Intotaal heb ik 3kw aan versterkend vermogen en verder nog want andere apparatuur zoals EQ, X-over, limiter. Hoe kan ik nu het beste zorgen dat ik veilig is aangesloten.

Zulke dingen ben ik ondertussen al tegengekomen:

Maar hier zit verder niet iets van een zekering op.
Ik weet niet of dit nodig is maar zie het toch wel vaak.

Graag jullie meningen en aanbevelingen hier over.

Ps. Graag ook een beetje naar de prijs kijken  :Smile:

----------


## sparky

Zolang je blokje en stekker 16A mogen hebben en je bekabeling minimaal 2,5mm2 is zit je goed.

That's all.

----------


## SoundOfSilence

Vindt persoonlijk deze wel prettig:


Ding gaat uit op euro's en heeft euro's per uitgang, een power-led en een zekering-stuk ledje per uitgang.

En anders gewoon een furmann

----------


## 4uss

> Vindt persoonlijk deze wel prettig:
> 
> 
> Ding gaat uit op euro's en heeft euro's per uitgang, een power-led en een zekering-stuk ledje per uitgang.
> 
> En anders gewoon een furmann



Trekt dat ding 3kW (=13A)? Meestal doen ze tot 10A, al is het alleen maar om de IEC-C13/IEC-C14 ingang die ze hebben...

----------


## SoundOfSilence

> Trekt dat ding 3kW (=13A)? Meestal doen ze tot 10A, al is het alleen maar om de IEC-C13/IEC-C14 ingang die ze hebben...



IEC?

Ding heeft een powercon in. Neutrik NCA3 mag 20 amp max.

----------


## 4uss

> IEC?
> 
> Ding heeft een powercon in. Neutrik NCA3 mag 20 amp max.
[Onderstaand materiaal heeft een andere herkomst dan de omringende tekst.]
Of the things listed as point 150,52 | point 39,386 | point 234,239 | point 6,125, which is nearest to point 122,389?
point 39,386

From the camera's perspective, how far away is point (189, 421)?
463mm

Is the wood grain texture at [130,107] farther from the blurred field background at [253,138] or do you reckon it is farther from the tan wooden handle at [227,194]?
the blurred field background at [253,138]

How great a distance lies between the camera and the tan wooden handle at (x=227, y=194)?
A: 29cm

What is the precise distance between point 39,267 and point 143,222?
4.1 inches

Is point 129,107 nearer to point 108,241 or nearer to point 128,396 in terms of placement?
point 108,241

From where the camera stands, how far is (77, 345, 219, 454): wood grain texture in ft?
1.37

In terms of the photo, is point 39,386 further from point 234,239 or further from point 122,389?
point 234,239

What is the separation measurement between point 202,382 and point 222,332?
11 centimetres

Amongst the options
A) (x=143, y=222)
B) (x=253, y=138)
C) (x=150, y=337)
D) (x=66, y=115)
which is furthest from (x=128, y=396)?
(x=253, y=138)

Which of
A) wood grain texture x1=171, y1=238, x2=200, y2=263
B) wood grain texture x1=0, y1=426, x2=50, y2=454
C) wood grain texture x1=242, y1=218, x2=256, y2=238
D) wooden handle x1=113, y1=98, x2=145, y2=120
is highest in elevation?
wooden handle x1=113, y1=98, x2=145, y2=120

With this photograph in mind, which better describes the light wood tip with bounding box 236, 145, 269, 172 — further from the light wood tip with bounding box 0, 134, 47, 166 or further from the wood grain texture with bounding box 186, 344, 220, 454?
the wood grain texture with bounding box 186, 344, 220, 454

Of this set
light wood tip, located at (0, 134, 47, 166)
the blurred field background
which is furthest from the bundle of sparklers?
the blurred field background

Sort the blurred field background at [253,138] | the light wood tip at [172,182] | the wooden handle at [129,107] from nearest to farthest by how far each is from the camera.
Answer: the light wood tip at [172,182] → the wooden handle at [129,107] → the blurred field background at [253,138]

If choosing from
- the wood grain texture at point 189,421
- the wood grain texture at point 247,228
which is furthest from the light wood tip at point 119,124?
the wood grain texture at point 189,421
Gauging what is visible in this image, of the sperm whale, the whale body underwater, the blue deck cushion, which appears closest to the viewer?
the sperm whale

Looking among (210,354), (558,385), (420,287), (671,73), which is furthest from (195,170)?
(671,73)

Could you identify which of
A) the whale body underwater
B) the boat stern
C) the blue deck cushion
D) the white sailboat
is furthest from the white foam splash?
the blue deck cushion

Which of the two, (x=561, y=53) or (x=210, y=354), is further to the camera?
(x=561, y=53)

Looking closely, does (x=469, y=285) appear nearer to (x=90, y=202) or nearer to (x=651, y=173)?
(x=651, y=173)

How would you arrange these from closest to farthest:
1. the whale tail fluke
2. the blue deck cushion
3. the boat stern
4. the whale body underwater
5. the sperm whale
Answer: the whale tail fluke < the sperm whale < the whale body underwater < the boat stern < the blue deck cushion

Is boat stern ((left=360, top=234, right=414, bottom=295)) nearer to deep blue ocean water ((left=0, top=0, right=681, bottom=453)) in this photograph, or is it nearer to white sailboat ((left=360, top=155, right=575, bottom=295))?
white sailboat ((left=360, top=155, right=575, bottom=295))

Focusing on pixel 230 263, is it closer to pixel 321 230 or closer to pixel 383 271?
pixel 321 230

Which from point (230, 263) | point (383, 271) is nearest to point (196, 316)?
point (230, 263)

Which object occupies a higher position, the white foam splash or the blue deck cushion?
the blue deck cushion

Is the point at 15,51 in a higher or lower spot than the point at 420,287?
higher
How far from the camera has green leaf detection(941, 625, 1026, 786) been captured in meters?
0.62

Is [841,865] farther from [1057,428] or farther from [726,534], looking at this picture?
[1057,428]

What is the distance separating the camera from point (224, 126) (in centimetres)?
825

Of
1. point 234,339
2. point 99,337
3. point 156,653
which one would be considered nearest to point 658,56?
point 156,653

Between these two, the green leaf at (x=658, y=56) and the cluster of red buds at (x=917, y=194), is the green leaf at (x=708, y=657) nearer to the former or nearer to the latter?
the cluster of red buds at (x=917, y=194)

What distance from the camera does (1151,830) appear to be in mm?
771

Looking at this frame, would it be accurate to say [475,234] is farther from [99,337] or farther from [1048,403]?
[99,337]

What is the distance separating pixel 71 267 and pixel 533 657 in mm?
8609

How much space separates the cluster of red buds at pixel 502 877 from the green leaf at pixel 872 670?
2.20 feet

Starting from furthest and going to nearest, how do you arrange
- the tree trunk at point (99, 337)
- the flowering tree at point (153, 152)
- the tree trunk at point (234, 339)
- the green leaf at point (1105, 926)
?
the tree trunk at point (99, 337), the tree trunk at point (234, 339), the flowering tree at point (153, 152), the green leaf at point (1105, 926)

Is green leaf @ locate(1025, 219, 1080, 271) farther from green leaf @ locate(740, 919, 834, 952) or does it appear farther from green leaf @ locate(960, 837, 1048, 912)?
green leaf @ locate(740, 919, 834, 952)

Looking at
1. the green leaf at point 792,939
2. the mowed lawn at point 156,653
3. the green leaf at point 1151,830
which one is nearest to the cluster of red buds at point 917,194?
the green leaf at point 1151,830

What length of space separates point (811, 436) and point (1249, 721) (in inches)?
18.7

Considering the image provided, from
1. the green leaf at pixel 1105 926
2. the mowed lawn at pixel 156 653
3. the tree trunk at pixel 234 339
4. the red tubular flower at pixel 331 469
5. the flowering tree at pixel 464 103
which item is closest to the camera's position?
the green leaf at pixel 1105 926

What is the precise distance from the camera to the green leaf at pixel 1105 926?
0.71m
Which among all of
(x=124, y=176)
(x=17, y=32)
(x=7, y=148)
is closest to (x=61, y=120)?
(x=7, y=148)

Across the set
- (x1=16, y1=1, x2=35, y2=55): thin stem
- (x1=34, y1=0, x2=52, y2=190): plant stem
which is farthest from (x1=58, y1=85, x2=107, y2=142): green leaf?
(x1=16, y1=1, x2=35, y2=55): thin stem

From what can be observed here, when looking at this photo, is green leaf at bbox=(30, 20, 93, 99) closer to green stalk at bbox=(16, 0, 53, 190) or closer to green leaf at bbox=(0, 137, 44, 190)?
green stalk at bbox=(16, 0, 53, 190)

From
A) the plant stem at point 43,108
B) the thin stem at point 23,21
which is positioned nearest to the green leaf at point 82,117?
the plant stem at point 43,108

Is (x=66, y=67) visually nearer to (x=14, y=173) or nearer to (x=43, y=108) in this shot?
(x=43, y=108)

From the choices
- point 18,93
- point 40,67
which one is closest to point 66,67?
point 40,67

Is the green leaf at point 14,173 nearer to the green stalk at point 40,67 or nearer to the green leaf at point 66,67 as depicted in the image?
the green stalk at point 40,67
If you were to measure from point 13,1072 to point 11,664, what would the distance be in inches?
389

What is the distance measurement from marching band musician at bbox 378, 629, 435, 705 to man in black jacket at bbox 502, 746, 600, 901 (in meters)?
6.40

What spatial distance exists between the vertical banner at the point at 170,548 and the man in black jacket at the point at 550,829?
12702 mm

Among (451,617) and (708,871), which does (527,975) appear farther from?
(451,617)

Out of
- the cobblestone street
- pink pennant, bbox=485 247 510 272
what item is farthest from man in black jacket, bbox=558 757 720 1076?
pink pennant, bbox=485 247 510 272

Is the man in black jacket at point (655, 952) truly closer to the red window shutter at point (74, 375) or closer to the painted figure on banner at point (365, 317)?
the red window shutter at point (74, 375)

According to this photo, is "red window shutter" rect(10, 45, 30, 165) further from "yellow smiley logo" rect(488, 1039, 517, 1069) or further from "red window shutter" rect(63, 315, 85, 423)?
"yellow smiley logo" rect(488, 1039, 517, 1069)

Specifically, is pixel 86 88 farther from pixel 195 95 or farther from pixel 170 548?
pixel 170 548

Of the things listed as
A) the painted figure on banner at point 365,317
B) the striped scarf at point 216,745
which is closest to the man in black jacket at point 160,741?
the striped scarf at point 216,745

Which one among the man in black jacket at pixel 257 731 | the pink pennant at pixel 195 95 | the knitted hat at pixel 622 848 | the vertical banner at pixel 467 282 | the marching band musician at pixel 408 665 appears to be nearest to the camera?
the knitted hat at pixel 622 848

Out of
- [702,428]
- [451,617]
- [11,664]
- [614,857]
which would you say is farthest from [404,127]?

Ik zie t nu ook op de foto... Ergens specificaties van dit ding dan?

----------


## Gast1401081

http://www.tripleaudio.nl/ stond in de foto-link..

----------


## SoundOfSilence

> Triple Audio Website: stond in de foto-link..



en dan even zoeken naar "Power Distributie"

----------


## Whitefarmer

> .....
> Intotaal heb ik 3kw aan versterkend vermogen...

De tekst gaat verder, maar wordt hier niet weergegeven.